IPSec VPN does not work for IOS devices after upgrade to 9.411-3

Hi Jesper,

Try uploading the previous backup on the UTM. 

Any help with that?

Thanks

Thanks for quick reply, we dont have this option, since we have made several changes since...

 

Any other options?

 

Regards

Jesper Hanno

Hi, Jesper, and welcome to the UTM Community!

Sachin's suggestion is the correct one.  Go to the 'Management' section, and you will see that you can review the changes made since the Up2Date.  That will allow you to easily repeat the changes if needed.

Before you restore the backup made just prior to the Up2Date, make another configuration backup.  If the restore "trick" doesn't solve your problem, just restore the newest backup.

Cheers - Bob

@Sachin's @BAlfson

What is this restore backup thing?

This is stupid.

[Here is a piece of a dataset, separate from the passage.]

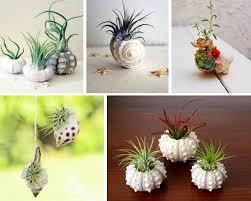 oggetti decorativi casa 50 idee di oggetti fai da te per la casa image gallery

I have never restored a backup after an upgrade and it was never needed or useful. (In 15 Years Astaro/Sophos UTM)

 

You only need the backup when HW is completly down or upgrade or rebuild.

 

May

Thanks Bob, 

 

Are there any other options, are there changes in the latest update to IPSec VPN that could justify this behaviour. we would prefer to know whats going on if thats an option...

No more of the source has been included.